The first three or four books in the GrailQuest series are excellent - they're well-written and have lots of humour, but also good stories. The use of maps allows the books to feel a lot bigger than their 200 or so sections, and there's a good combat system that allows for a lot more variety than, say, Fighting Fantasy's system did. Game mechanics such as the Dreamtime also add some more entertainment. The books get steadily harder from the fairly easy Castle of Darkness to the pinnacle of the series that is Gateway of Doom. As mentioned above, though, the big appeal of these books is the comedy. Running gags such as Merlin's homes and the Poetic Fiend, plus some wonderfully surreal situations such as the Vampire Carrot - if you're looking for funny gamebooks, I think these would be the obvious choice.

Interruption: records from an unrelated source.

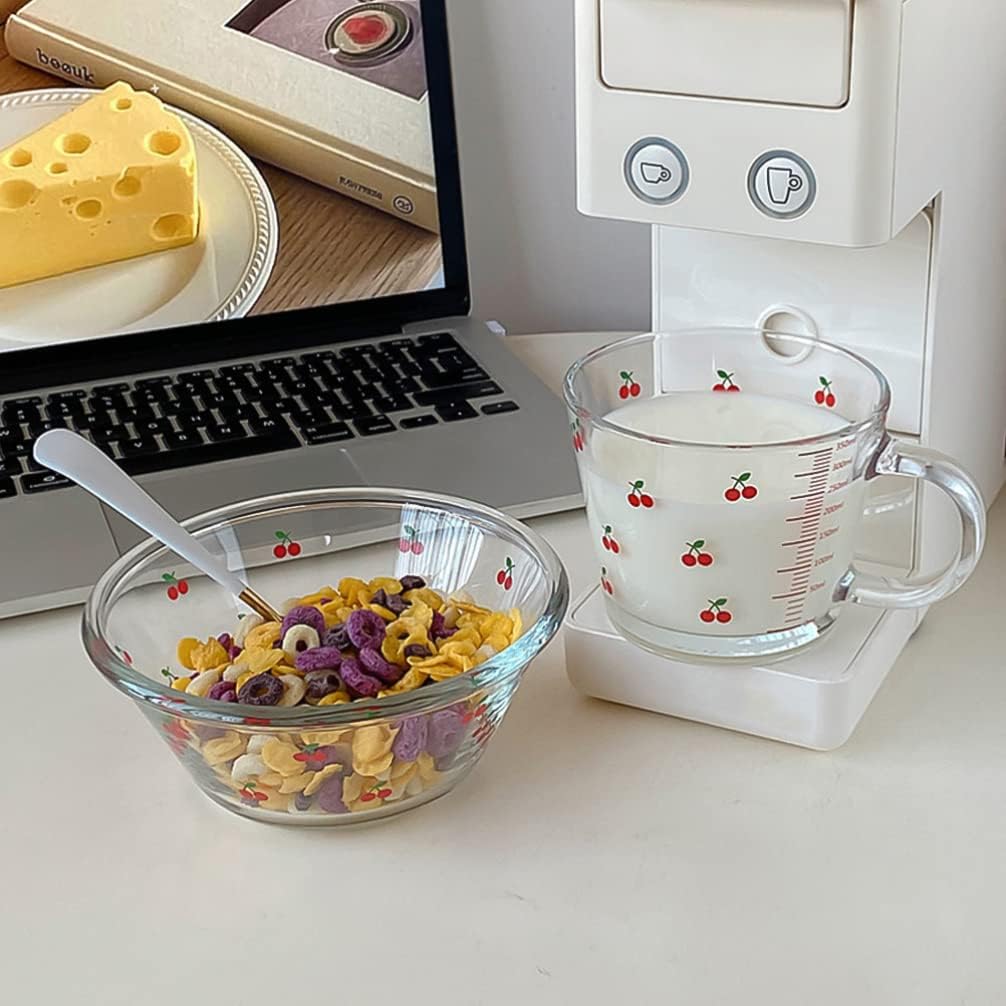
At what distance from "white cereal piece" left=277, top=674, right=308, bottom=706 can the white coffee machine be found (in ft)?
0.42

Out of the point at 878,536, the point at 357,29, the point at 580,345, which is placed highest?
the point at 357,29

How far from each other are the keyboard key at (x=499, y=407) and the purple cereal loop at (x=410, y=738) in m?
0.37

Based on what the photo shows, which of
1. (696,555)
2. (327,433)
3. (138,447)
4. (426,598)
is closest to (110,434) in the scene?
(138,447)

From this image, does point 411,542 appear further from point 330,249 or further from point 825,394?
point 330,249

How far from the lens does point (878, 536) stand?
0.67 m

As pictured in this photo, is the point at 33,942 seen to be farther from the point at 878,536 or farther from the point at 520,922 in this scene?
the point at 878,536

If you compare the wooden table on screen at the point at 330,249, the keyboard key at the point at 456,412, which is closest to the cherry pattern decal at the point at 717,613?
the keyboard key at the point at 456,412

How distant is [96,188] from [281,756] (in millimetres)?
514

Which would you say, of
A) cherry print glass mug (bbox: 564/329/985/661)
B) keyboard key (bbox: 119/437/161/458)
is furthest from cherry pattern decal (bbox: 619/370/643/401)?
keyboard key (bbox: 119/437/161/458)

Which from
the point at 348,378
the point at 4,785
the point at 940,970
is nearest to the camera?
the point at 940,970

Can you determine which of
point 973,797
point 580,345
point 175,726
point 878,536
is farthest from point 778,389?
point 580,345

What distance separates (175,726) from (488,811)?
13 cm

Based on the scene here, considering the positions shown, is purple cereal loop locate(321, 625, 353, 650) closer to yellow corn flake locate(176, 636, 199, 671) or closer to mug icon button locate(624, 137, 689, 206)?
yellow corn flake locate(176, 636, 199, 671)

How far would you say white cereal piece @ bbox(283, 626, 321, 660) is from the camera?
59 centimetres
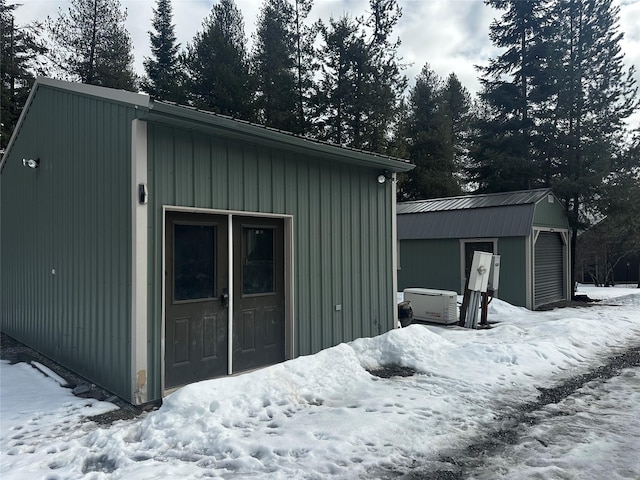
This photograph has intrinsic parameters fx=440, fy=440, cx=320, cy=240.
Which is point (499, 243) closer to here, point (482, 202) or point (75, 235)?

Unfortunately, after the halfway point, the books go noticeably downhill. Books 6 and 7 in particular have large errors that could well make them unplayable (sections that don't link up properly, instructions for fighting the boss that aren't mentioned when you meet him, and an important item it's impossible to actually obtain), almost as if they were rushed without play-testing, but whilst they're still fun I feel the second half of the series just lacked some of the sparkle and wit the first four books did. Legion of the Dead is a worthy finale to a generally enjoyable series, though.


This was a series I read in my youth and had fair memories of it. It was probably the first "humourous" take on fantasy gamebooks I ever read, so it felt original at the time. Nowadays, I have a bit less patience for irreverent takes on the genre. It can feel a bit smug. But I can appreciate that the author was trying to offer an alternative to Fighting Fantasy which had dominated British gamebooks up to that point.

You play a real world transplanted character who goes by the unheroic name of Pip. You are called upon by Merlin to serve King Arthur in various adventures, because any British fantasy book set in the past seems to be contractually obligated to feature either King Arthur or Robin Hood in some way or another. I guess all of the knights of the round table were otherwise occupied so Merlin was forced to call upon an untried youth from another world. Pip carries a talking sword, EJ (Excalibur junior), to provide a sidekick to banter with (similar to Rose Estes' talking animal companions in early Endless Quest books) and the combat system is nothing to write home about. The impossibility of some of the tasks basically requires the reader to cheat to succeed.

The writing style is quite personal, as if the author is speaking to the reader, which can feel interesting after the impersonal style of Fighting Fantasy, so it has a definite uniqueness about it.

There are also a number running gags, such as Merlin's constantly changing lairs and an annoying recurring monster called the poetic fiend.

Personally, I'm not a huge fan of this style, as it feels less immersive, when character deaths are treated as a joke. The stakes are missing and I find the humour vexing in this format, but I can see why this series has its fans due to its (at the time) original approach. But I've never been tempted to return to the series.


Admittedly, I hadn't initially been all that interested in delving into the "Grailquest" series - but once I did, it wasn't all too disappointing. Knowing what it expects - and wants - of its readers, the series takes off in a surprisingly decent, mythologically-Arthurian-sound-enough way (and was actually recommended to me by a medievalist professor). In fact, the introductory sequence(s) and non-interactive sections are the clear highlight here; the obvious research is used with sparing creative liberties and open-endedness. Unfortunately, on a personal level I'll admit I found the primary adventures to be surprisingly difficult, and progressively so - and the actual "gamebook" parts of these gamebooks don't manage to stir up anything special (not to mention several continuity errors in each title). I was right in believing the series wasn't my cup of tea, and while these stories aren't anything more than a one-off way to spend an afternoon, there are also a solid number of reasons other readers might enjoy these books. Not holistically recommended by me, though keep in mind some readers can definitely be pleasantly surprised by these books.